Na véspera do último dia 14 de julho de Emmanuel Macron no Eliseu, o chefe de Estado dá as boas-vindas aos líderes da coligação internacional de voluntários em Paris. Uma sequência diplomática e militar destinada a mostrar o apoio europeu à Ucrânia e a enviar um sinal à Rússia.
Publicado
Tempo de leitura: 2 minutos
Na véspera do 14 de julho, Emmanuel Macron assume o papel que lhe agrada particularmente: o de diplomata. O presidente francês recebeu Volodymyr Zelenskiy na tarde desta segunda-feira, 13 de julho, bem como pelo menos 25 chefes de estado e de governo no Hôtel des Invalides, em Paris, para uma reunião de “coalizão internacional de lã”. Esta coligação une hoje 35 países, em breve 37, que apoiam ativamente a Ucrânia e preparam condições para uma paz duradoura após a sua assinatura. O objetivo é especialmente definir “garantias de segurança”, com o possível envio de tropas para países próximos da Ucrânia.
Esta iniciativa franco-britânica, no entanto, continua dependente da boa vontade dos dois países beligerantes. Num futuro próximo, o desafio é acima de tudo enviar um “Uma poderosa mensagem de apoio à Ucrânia e um despertar estratégico” da Europa contra a Rússia, segundo Eliseu. Emmanuel Macron e os seus aliados também esperam aumentar a pressão sobre Moscovo numa altura em que o exército ucraniano beneficia de uma dinâmica favorável no terreno. O Ocidente quer pressionar Vladimir Putin a aceitar um cessar-fogo.
Além de declarações políticas, os participantes deverão discutir a produção de armas antiaéreas e de defesa antibalística pela Ucrânia. A coligação pretende também passar para uma fase mais operacional, organizando exercícios conjuntos entre os soldados desta futura força multinacional. Vários países dizem estar prontos para enviar tropas para ajudar a manter a paz quando chegar a hora.
Este desejo de mostrar a unidade dos Aliados será expresso na terça-feira, durante o desfile de 14 de julho. Cerca de 500 soldados estrangeiros desfilarão na Champs Elysees ao lado das tropas francesas. Os suecos, eslovacos, britânicos, romenos, austríacos, alemães, polacos, australianos e canadianos avançarão lado a lado, enquanto um grupo de 25 soldados ucranianos ficará na retaguarda.

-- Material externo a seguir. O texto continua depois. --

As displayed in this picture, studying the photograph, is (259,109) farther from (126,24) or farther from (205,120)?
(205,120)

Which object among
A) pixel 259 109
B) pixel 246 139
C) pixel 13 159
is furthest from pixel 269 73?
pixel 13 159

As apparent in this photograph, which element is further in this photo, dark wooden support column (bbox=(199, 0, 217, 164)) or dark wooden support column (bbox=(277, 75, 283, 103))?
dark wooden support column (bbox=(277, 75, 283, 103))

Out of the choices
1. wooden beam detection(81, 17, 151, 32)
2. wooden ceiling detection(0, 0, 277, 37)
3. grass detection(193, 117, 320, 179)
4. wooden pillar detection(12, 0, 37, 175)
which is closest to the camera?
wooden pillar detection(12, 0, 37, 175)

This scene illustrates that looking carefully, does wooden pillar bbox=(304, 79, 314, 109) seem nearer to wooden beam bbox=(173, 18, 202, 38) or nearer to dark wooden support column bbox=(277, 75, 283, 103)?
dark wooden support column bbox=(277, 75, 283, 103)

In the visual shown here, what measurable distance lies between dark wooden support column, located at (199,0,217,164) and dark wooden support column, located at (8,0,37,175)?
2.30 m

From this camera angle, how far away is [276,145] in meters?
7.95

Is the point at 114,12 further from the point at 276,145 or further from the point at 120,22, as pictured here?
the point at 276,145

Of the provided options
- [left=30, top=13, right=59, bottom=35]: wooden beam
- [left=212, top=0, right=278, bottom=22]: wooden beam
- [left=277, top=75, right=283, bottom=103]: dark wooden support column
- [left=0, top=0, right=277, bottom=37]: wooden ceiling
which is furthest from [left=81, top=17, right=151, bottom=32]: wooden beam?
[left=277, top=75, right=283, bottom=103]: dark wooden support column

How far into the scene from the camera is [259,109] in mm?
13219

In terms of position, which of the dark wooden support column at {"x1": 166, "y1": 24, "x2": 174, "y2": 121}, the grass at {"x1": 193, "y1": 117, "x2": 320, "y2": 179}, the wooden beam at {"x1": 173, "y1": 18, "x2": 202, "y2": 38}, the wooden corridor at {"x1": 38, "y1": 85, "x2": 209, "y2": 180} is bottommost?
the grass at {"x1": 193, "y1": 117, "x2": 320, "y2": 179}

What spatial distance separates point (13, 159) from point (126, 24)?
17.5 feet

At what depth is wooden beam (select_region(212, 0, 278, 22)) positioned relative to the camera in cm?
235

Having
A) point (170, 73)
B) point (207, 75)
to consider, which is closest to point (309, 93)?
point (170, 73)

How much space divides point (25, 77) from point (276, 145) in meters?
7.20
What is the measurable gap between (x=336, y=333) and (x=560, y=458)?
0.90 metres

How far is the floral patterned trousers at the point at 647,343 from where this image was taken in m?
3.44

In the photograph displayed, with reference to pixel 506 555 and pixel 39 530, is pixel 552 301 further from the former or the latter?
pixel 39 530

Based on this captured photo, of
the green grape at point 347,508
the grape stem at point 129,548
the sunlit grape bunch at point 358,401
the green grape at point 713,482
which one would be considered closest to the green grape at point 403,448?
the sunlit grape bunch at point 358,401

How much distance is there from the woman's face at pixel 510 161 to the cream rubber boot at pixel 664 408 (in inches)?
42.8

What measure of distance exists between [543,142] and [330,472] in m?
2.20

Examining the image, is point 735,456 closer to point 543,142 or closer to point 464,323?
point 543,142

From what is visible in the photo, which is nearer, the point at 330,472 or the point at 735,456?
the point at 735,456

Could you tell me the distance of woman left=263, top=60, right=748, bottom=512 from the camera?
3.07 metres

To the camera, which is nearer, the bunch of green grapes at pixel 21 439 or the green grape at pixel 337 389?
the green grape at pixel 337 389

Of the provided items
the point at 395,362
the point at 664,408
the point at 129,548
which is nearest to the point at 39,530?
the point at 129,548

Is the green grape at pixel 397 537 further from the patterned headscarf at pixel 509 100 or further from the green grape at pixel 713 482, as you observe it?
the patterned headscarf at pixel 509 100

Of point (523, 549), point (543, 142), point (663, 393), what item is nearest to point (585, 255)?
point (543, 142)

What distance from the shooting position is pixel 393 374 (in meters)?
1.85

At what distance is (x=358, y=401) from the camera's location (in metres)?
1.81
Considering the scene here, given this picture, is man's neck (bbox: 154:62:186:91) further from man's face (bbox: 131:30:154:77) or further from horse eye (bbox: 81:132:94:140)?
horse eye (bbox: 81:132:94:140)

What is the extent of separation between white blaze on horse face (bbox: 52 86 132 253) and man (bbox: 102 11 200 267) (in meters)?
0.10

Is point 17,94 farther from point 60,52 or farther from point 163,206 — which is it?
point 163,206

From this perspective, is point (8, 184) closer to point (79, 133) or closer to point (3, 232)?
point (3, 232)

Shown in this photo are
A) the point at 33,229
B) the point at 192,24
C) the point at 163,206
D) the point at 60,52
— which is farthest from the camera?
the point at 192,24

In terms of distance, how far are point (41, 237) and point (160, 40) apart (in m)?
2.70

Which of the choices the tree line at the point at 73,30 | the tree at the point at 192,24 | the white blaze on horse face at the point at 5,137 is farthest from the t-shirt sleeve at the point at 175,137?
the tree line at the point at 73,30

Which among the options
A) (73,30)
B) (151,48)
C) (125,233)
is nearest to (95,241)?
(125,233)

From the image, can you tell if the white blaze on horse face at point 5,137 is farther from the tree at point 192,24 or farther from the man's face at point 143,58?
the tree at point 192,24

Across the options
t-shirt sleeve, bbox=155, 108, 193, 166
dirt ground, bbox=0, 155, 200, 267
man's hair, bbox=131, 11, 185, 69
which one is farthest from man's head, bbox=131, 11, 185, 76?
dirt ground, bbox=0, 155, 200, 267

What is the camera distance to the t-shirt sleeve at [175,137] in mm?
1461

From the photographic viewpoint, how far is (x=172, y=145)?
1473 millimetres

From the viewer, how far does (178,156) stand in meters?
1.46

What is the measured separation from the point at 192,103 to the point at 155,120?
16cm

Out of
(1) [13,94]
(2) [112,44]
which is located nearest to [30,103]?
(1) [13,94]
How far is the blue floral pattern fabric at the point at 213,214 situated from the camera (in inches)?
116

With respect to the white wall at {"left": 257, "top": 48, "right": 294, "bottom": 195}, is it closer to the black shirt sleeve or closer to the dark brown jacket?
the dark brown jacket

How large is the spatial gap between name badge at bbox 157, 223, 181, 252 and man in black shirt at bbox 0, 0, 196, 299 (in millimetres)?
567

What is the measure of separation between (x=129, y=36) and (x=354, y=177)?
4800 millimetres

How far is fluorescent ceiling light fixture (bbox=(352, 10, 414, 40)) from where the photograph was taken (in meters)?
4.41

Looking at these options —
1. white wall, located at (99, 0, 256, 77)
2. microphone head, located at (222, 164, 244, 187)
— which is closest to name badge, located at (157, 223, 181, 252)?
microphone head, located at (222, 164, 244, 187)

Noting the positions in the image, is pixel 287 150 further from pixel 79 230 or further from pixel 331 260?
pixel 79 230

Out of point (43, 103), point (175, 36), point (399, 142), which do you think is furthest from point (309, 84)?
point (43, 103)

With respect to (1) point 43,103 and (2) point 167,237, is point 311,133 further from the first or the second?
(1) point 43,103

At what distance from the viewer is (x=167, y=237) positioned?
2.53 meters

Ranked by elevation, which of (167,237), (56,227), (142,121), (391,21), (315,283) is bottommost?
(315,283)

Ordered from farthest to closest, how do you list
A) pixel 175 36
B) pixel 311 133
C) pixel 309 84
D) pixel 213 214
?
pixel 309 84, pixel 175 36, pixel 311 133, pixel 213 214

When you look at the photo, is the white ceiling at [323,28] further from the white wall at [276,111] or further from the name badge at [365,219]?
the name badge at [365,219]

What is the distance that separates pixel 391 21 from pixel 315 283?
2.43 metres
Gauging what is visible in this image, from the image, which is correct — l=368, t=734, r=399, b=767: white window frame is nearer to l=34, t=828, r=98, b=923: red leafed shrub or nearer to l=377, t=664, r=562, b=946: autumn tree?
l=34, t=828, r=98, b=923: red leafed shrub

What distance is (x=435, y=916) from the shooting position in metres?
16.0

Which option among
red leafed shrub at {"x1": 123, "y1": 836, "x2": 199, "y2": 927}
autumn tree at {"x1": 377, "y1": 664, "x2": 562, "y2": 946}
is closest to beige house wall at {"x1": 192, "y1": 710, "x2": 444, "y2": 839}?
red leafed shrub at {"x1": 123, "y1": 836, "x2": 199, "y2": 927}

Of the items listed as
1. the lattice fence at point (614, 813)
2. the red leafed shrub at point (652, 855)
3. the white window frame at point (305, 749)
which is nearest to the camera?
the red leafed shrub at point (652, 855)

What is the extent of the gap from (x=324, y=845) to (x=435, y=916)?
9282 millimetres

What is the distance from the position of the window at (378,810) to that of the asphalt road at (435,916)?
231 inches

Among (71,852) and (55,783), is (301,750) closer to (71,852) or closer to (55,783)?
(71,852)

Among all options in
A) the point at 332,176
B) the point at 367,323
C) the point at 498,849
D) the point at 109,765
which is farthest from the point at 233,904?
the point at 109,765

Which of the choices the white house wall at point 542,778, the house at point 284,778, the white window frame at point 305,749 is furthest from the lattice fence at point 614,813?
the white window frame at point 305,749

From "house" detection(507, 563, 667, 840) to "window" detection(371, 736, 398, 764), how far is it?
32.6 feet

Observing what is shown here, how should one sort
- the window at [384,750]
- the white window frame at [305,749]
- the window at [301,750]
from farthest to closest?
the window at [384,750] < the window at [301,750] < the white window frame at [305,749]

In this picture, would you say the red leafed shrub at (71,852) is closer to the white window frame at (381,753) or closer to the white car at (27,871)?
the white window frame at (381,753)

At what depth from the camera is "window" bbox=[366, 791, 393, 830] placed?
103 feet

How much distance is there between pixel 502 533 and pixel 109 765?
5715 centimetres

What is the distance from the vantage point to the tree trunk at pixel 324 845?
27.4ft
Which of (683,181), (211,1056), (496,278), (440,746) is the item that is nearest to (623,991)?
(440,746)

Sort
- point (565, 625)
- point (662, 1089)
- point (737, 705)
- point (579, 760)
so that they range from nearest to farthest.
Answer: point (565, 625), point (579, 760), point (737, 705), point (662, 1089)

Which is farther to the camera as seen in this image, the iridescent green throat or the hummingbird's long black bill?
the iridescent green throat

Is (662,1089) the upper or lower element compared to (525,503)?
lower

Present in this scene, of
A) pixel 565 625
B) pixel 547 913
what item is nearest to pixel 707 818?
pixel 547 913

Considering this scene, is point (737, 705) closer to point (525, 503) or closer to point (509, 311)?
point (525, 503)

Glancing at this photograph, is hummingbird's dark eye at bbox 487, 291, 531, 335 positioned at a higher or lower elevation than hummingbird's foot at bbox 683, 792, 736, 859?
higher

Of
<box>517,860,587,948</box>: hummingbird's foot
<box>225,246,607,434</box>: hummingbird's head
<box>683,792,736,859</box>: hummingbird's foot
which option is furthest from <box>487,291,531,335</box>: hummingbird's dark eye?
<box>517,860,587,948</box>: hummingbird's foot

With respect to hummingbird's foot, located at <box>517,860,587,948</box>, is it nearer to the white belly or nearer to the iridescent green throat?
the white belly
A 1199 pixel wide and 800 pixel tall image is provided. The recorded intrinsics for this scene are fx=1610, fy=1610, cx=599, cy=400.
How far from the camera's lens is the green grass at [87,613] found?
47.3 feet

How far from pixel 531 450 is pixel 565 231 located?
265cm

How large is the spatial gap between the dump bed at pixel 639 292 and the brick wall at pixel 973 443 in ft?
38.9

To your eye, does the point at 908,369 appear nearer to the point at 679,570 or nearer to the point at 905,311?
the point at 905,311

Vários aviões de diferentes nacionalidades participarão do desfile e alguns helicópteros serão equipados com armas fictícias, uma novidade.
O Eliseu representa assim um desfile “enorme” etc. “histórico” para este último 14 de julho da era Emmanuel Macron. Os números apresentados testemunham esta ambição: um recorde de 6.800 desfiles a pé e um terço a mais de veículos e aviões em relação aos anos anteriores. Esta demonstração de força deverá permitir ao presidente mostrar que está no comando, como líder dos exércitos franceses, mas também, potencialmente, à frente de uma coligação maior.
Uma questão permanece: será esta demonstração de poder nos Campos Elísios suficiente para impressionar Vladimir Putin ou persuadi-lo a aceitar a paz? Nada é menos certo. Porque, até agora, nenhum dos países membros desta coligação enviou soldados para participarem diretamente na guerra na Ucrânia.